**PROVIDED TEXT:**
★ ★ ★ ★ ★ ★ ★
Publisher Capcom has been adding file-protection software to its back catalog of games on Steam, seemingly as part of the company’s efforts to crack down on piracy — but also on PC mods, which the company claims are “no different than cheats” for its games.

While the addition of software called Enigma Protector to Capcom’s games has been going on for months, Steam users say, the issue came to a head earlier this month when the publisher updated 2013’s Resident Evil: Revelations on PC. That update caused noticeable performance issues, according to players, and Capcom quickly reverted the change. But Capcom said in an update on Steam that it plans to rerelease that update.

Users on Steam have since pushed back on this, adding “mostly negative” reviews for Resident Evil: Revelations. Many reviews cite the “mod-blocking DRM” as a primary factor in their negative reviews.

Enigma Protector is a third-party software package designed to help protect executable files from user attempts at “hacking, analysis, modification and disassembly,” according to its developers. In practice, the software helps to block game mods in Capcom’s games.

Capcom has identified mods as an issue with its games in recent months. In October, the developers of Capcom’s RE Engine, the game software that powers games like Street Fighter 6, Monster Hunter Rise, and multiple Resident Evil games, said that mods can cause “reputational damage” and become a burden on customer support.

“The image of a product is tarnished when mods are released that violate public order and morals without permission,” Capcom developers said in a YouTube video about anti-cheat and anti-piracy measures for in-house development. “Mods can be mistaken for legitimate implementations and can cause bad publicity.”
★ ★ ★ ★ ★ ★ ★
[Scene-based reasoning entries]
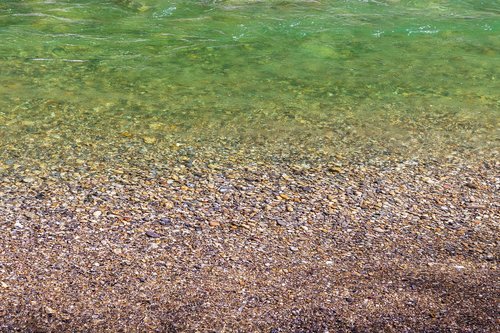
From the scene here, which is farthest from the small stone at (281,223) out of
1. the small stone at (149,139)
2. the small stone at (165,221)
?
the small stone at (149,139)

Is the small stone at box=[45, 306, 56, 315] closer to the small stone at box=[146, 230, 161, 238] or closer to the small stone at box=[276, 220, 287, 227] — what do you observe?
the small stone at box=[146, 230, 161, 238]

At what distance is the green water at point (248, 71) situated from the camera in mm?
8758

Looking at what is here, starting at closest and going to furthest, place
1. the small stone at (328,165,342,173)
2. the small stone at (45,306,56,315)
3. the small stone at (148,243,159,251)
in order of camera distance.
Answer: the small stone at (45,306,56,315)
the small stone at (148,243,159,251)
the small stone at (328,165,342,173)

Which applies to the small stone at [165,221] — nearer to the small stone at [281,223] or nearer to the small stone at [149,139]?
the small stone at [281,223]

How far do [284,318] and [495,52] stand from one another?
957 cm

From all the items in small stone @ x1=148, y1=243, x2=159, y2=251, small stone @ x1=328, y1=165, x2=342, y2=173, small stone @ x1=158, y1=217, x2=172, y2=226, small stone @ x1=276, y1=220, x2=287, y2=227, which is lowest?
small stone @ x1=328, y1=165, x2=342, y2=173

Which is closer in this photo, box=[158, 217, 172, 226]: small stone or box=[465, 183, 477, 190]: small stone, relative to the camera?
box=[158, 217, 172, 226]: small stone

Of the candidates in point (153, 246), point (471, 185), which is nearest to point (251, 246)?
point (153, 246)

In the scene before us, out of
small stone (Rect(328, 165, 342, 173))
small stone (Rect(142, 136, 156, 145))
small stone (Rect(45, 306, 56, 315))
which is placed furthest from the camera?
small stone (Rect(142, 136, 156, 145))

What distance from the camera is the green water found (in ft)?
28.7

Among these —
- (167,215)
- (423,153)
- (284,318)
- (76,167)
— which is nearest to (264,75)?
(423,153)

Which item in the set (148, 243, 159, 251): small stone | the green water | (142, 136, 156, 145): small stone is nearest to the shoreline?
(148, 243, 159, 251): small stone

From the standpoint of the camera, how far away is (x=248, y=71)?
11188 mm

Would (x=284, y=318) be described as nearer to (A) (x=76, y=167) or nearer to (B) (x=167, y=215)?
(B) (x=167, y=215)
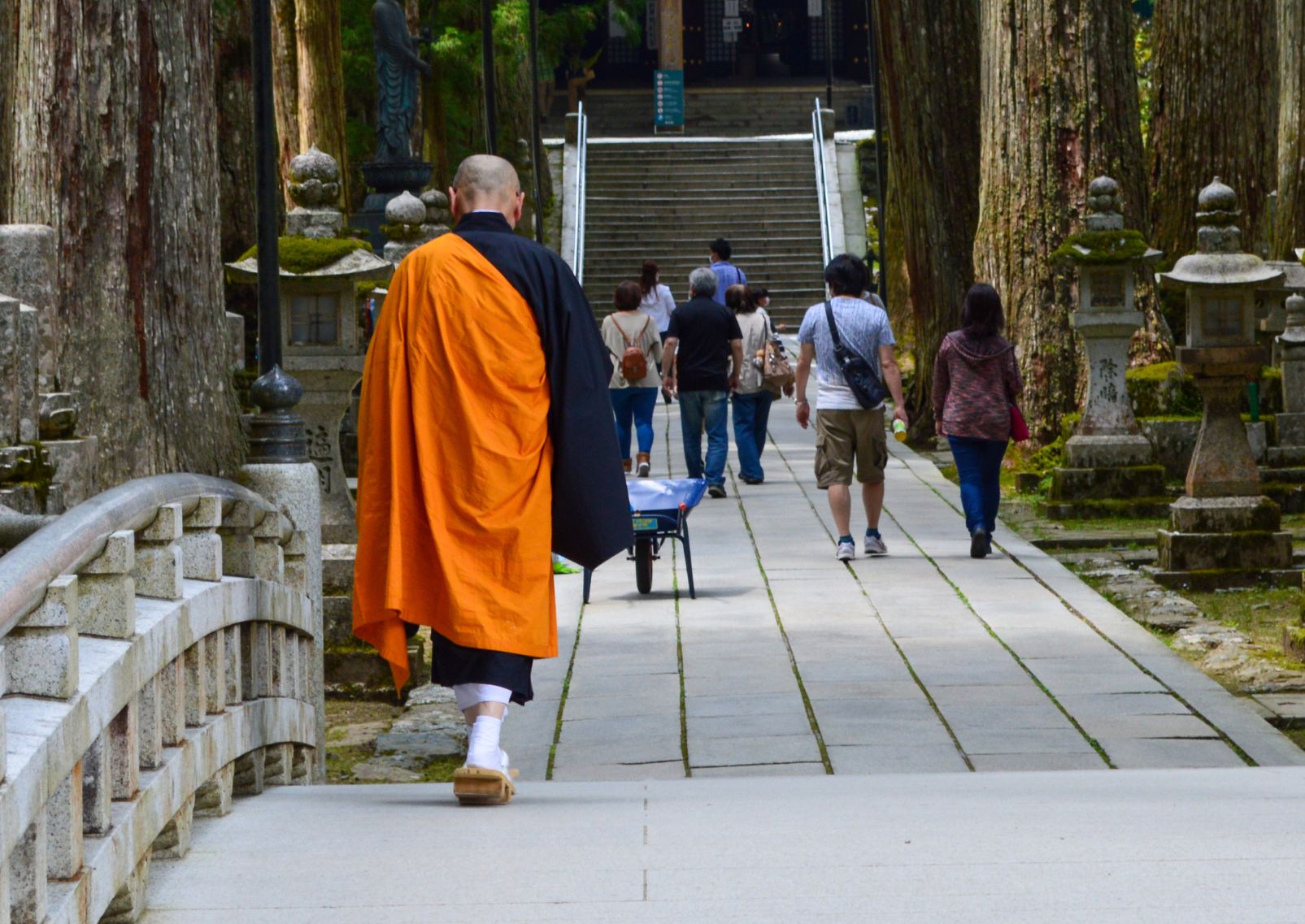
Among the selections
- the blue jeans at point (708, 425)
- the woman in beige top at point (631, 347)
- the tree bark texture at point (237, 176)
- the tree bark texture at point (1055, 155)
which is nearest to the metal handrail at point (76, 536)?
the tree bark texture at point (237, 176)

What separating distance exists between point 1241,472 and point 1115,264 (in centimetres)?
208

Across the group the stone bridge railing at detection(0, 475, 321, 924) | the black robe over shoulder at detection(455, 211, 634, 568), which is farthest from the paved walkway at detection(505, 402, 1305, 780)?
the stone bridge railing at detection(0, 475, 321, 924)

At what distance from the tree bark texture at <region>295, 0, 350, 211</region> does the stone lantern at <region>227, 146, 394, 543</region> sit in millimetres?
10695

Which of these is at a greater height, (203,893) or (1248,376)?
(1248,376)

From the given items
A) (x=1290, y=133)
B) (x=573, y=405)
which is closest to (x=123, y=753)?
(x=573, y=405)

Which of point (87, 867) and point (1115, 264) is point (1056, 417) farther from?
point (87, 867)

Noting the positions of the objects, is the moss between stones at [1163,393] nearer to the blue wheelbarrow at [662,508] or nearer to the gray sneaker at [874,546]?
the gray sneaker at [874,546]

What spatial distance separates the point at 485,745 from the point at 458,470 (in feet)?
2.35

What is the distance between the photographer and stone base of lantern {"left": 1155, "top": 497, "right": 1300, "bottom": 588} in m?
10.1

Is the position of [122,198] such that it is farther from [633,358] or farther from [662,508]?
[633,358]

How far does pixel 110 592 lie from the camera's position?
363 cm

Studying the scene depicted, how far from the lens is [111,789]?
12.1 ft

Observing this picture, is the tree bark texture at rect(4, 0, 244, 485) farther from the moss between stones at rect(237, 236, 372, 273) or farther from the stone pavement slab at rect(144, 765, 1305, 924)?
the stone pavement slab at rect(144, 765, 1305, 924)

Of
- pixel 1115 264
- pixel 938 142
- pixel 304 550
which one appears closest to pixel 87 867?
pixel 304 550
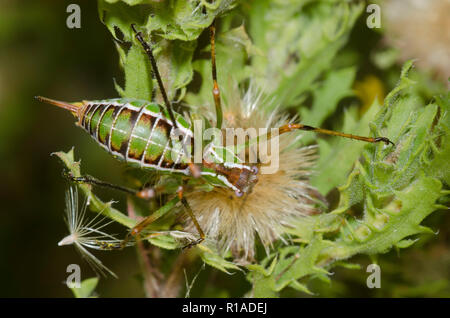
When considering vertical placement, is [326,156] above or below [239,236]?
above

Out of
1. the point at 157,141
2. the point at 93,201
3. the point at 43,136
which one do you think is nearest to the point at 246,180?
the point at 157,141

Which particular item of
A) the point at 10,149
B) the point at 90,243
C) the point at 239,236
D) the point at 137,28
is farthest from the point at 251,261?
the point at 10,149

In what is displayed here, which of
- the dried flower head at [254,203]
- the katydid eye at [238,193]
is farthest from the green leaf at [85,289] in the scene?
the katydid eye at [238,193]

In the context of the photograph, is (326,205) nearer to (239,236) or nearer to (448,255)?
(239,236)

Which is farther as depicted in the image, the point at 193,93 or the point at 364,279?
the point at 364,279

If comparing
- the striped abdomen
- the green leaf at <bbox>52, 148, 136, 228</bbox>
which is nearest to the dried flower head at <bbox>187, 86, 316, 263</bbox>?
the striped abdomen

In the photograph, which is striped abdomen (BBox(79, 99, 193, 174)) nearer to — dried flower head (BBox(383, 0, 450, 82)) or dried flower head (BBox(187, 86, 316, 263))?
dried flower head (BBox(187, 86, 316, 263))
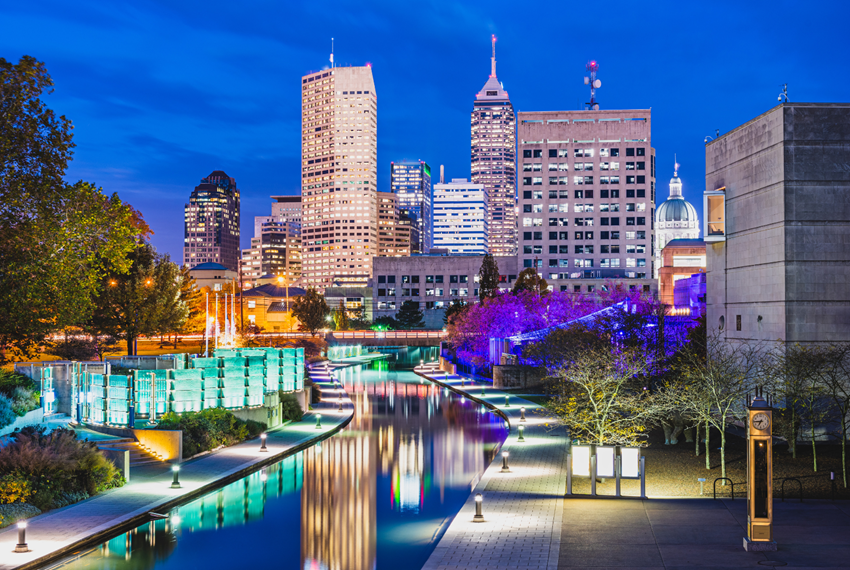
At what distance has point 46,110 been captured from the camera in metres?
23.9

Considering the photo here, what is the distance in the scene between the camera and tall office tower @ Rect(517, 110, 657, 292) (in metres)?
144

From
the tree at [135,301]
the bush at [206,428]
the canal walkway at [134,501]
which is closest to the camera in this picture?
the canal walkway at [134,501]

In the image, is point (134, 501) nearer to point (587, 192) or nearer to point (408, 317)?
point (408, 317)

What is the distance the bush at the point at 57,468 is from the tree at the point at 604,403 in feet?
48.1

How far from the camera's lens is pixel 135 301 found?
53.4 metres

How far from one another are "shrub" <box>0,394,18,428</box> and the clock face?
23.4 metres

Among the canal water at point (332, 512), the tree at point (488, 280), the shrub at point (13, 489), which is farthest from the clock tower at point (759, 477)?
the tree at point (488, 280)

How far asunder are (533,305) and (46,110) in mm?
51647

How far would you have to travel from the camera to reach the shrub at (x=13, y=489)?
736 inches

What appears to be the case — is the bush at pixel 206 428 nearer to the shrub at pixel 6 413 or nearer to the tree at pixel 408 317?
the shrub at pixel 6 413

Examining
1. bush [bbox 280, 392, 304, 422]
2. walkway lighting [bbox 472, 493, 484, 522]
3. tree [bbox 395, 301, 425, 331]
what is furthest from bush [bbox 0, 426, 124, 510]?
tree [bbox 395, 301, 425, 331]

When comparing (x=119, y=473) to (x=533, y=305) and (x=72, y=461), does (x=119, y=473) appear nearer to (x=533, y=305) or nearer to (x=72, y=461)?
(x=72, y=461)

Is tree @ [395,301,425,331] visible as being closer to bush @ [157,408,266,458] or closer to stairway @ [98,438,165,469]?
bush @ [157,408,266,458]

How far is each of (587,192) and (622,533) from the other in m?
→ 133
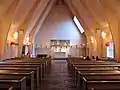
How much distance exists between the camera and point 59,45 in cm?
3020

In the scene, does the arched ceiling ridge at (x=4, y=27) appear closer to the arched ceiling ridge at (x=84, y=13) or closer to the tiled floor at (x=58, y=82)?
the tiled floor at (x=58, y=82)

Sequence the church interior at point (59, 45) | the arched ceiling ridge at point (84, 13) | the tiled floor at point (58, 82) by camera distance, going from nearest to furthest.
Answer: the church interior at point (59, 45) → the tiled floor at point (58, 82) → the arched ceiling ridge at point (84, 13)

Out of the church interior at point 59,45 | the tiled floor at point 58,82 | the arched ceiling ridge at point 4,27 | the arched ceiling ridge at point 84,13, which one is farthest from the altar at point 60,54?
the tiled floor at point 58,82

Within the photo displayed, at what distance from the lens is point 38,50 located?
30.7 meters

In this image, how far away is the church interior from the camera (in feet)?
21.7

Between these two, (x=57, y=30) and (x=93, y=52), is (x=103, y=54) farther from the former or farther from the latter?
(x=57, y=30)

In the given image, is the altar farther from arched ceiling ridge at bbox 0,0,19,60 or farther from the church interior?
arched ceiling ridge at bbox 0,0,19,60

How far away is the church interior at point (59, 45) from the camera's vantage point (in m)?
6.63

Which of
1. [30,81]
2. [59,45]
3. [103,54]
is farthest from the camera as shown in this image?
[59,45]

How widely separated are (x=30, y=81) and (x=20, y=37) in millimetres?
14781

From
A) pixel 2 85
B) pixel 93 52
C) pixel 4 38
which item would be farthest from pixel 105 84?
pixel 93 52

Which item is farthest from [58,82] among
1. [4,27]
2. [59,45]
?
[59,45]

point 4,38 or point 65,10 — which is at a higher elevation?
point 65,10

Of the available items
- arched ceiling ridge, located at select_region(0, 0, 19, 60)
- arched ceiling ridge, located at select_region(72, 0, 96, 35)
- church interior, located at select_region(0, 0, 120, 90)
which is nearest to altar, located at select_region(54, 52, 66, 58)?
church interior, located at select_region(0, 0, 120, 90)
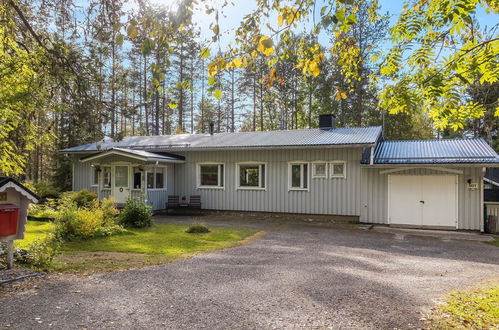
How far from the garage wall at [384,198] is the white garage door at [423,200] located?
0.50 feet

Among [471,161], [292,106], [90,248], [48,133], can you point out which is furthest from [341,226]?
[292,106]

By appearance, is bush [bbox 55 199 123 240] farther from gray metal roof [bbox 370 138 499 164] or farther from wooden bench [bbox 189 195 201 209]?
gray metal roof [bbox 370 138 499 164]

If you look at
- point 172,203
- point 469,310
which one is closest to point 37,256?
point 469,310

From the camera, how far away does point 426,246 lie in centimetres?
934

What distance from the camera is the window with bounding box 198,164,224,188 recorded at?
15.9 m

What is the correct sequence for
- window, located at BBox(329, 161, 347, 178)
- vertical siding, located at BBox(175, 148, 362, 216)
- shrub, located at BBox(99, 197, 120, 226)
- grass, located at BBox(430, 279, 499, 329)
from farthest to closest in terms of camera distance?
window, located at BBox(329, 161, 347, 178), vertical siding, located at BBox(175, 148, 362, 216), shrub, located at BBox(99, 197, 120, 226), grass, located at BBox(430, 279, 499, 329)

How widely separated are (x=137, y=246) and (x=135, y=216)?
10.8 feet

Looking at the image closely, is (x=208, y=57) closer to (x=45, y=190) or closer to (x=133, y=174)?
(x=133, y=174)

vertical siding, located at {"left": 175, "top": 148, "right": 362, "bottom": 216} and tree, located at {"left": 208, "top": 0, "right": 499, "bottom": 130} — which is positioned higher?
tree, located at {"left": 208, "top": 0, "right": 499, "bottom": 130}

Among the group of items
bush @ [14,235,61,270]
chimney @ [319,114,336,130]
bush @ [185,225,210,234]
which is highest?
A: chimney @ [319,114,336,130]

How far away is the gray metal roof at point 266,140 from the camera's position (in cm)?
1366

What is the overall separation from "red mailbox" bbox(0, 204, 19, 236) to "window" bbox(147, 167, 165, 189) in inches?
384

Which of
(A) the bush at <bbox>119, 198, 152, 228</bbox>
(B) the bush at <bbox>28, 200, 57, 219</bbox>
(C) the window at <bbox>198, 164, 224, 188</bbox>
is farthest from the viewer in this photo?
(C) the window at <bbox>198, 164, 224, 188</bbox>

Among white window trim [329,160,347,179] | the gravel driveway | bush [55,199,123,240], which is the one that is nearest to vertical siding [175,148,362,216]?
white window trim [329,160,347,179]
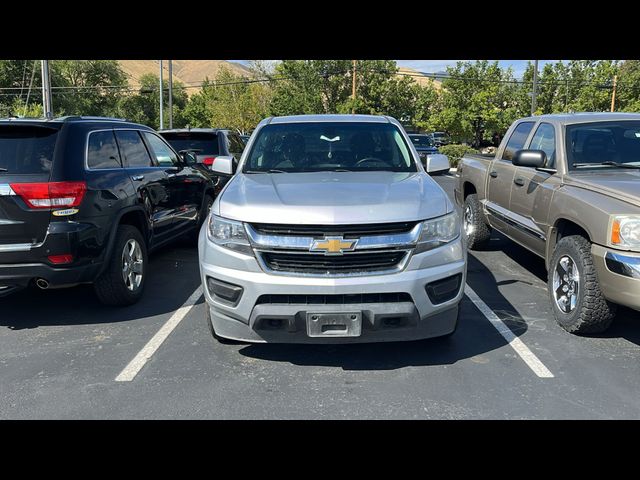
★ ★ ★ ★ ★ ★ ★
**PROBLEMS AND TASKS:**
a) According to the article on Capcom's file protection, which game's PC update caused noticeable performance issues for players?
b) Continue the article on Capcom's file protection from its final sentence.

**OUTPUTS:**
a) The 2013 game Resident Evil: Revelations.

b)
Capcom experienced a highly publicized incident of bad publicity with a mod in one of its marquee games last summer: An unofficial Street Fighter 6 tournament streamed footage on Twitch of the fighting game with a naked Chun-Li mod installed. Prior to Street Fighter 6’s release, Capcom also issued a warning to players of a modified version of the game’s closed beta version, saying that they could be ineligible for the Capcom Pro Tour and Street Fighter League if found playing that version.

In December, Capcom also reportedly took down videos from a Monster Hunter speedrunning group’s YouTube channel that featured modded versions of Monster Hunter Rise expansion Sunbreak. According to YouTube channel Team Darkside, “Capcom Japan’s legal team is going after Sunbreak videos on YouTube which feature any kind of mod and issue takedown requests and copyright strikes. [...] Many videos of fellow [Monster Hunter] speedrunners were taken down, some speedrunners even received 3 strikes and their channels were deleted.”

Capcom’s games are frequently modded on PC. Mods for its Street Fighter and Resident Evil games offer alternative costumes for its characters that range from salacious to hilarious. Other mods offer alternative graphics options or robust cheats in games like Monster Hunter Rise.

But it appears that Capcom is ramping up its efforts to block mods in its PC games, with Steam users reporting that at least eight titles have implemented Enigma Protector. An unconfirmed list of Capcom games that use it includes Resident Evil 5, Street Fighter 30th Anniversary Collection, and multiple Mega Man Legacy Collection titles.

Capcom’s use of Enigma Protector is separate from the company’s other anti-piracy measures, which includes the use of DRM product Denuvo. Games like Resident Evil Village and Street Fighter 6 have used Denuvo in an attempt to curb piracy.

Polygon contacted Capcom with a list of questions regarding its use of Enigma Protector to confirm which titles implement the software. We’ve also asked the company about its official stance on PC mods. Capcom had not responded to requests by press time.